--- Begin DOCUMENT EXTRACT ---
After eight semiannual backups, 24 TB of data were served from 3.6 TB of data in venti. Compression only accounted for an additional 7% of storage savings. At that point, the storage medium was exhausted, and subsequent backups were made to a new hard drive. At the next semiannual backup event, the initial submission of 3.8 TB was stored in 3.4 TB of venti storage.
This shows that the great benefit of deduplicated backups comes not from particularly great economies arising from compression and deduplication at the individual backup event, but from the slow rate of change of most data over time.
From the above, it follows that once a venti system has been dimensioned to about the size of the data to be managed, many additional backups can be made at low marginal cost, provided the data does not vary wildly.
An example of a data set that stresses the storage would be one where large files with random data, frequently removed and recreated, are being backed up.
An example of a data set that is easy on the storage would be a set of virtual machine images, where the operating system is duplicated multiple times over the images.
I explored Restic, positive points were that it had a lot of internal parallelism due to being written in Go. Negative points were no support for compression, insistence on using its own encryption, requirement for cache space in the home directory, and high load when using a local data store.
I also explored Borg, positive points were a slightly more efficient data store than Restic. Negative points were the use of python and the lack of parallelism it entails, glacial speed when using LZMA compression.
Venti has been my workhorse backup system for years. Positive aspects are the inability to delete data, straightforward storage formats. Negative aspects are the slow protocol, which does not permit transaction batching, limited support for modern Unix filesystems, inability to delete data, odd implementation choices, fixed compression scheme, fixed block sizes using default tools, and high system load.
All the prior systems show bad performance, generally on the order of ~15 MB/s throughput due to index lookup bottlenecks as a consequence of minimal cache locality. The Zhu paper talks about Locality Preserved Caching to drive the Data Domain storage system throughput over 100 MB/s.
--- End DOCUMENT EXTRACT ---
Extract the stretch of the passage on deduplicated backups from "An example of a data set that is" through "using LZMA compression.". The data after this point is separate material from the passage on deduplicated backups.
--- Begin RECORDS PROVIDED ---
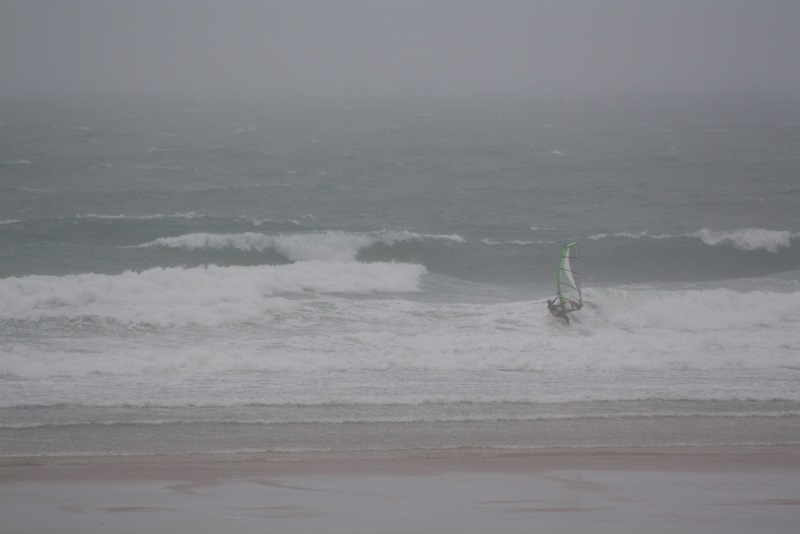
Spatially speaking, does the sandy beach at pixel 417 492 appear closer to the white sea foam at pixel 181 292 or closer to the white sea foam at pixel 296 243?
the white sea foam at pixel 181 292

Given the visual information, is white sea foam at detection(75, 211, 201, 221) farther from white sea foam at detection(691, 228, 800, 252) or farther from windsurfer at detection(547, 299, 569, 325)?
white sea foam at detection(691, 228, 800, 252)

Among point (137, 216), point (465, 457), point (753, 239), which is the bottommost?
point (465, 457)

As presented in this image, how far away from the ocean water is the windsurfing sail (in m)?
0.35

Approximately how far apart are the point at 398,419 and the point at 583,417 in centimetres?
241

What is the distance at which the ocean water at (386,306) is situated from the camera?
31.8 ft

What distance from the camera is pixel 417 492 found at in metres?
7.51

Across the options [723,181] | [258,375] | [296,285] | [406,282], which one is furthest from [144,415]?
[723,181]

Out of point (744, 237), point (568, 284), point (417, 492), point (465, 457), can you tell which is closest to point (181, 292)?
point (568, 284)

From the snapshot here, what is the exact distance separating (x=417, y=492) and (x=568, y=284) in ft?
29.4

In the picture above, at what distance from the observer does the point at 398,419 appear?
9742 millimetres

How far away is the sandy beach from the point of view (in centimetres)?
668

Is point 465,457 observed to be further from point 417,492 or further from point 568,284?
point 568,284

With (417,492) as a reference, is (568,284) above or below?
above

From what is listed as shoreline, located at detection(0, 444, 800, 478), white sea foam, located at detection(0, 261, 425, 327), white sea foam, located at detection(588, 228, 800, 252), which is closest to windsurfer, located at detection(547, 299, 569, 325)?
white sea foam, located at detection(0, 261, 425, 327)
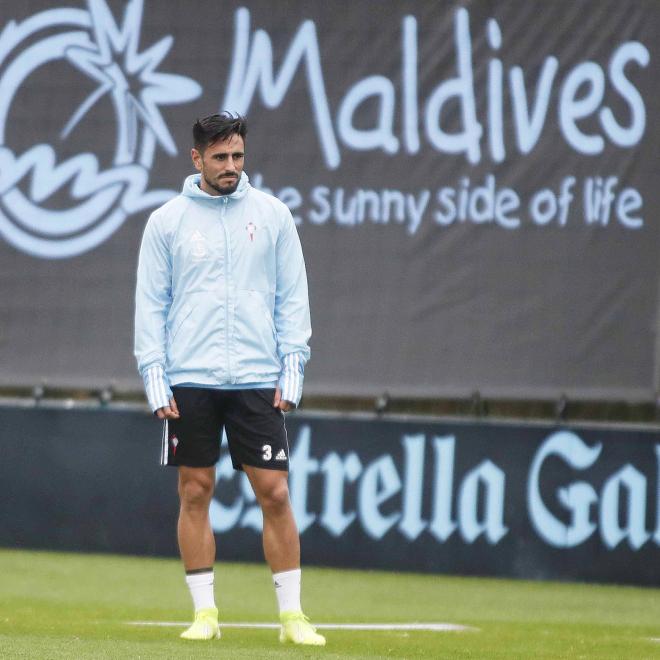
--- End RECORDS PROVIDED ---
TASK RESULT:
An example of a data set that is easy on the storage would be a set of virtual machine images, where the operating system is duplicated multiple times over the images.
I explored Restic, positive points were that it had a lot of internal parallelism due to being written in Go. Negative points were no support for compression, insistence on using its own encryption, requirement for cache space in the home directory, and high load when using a local data store.
I also explored Borg, positive points were a slightly more efficient data store than Restic. Negative points were the use of python and the lack of parallelism it entails, glacial speed when using LZMA compression.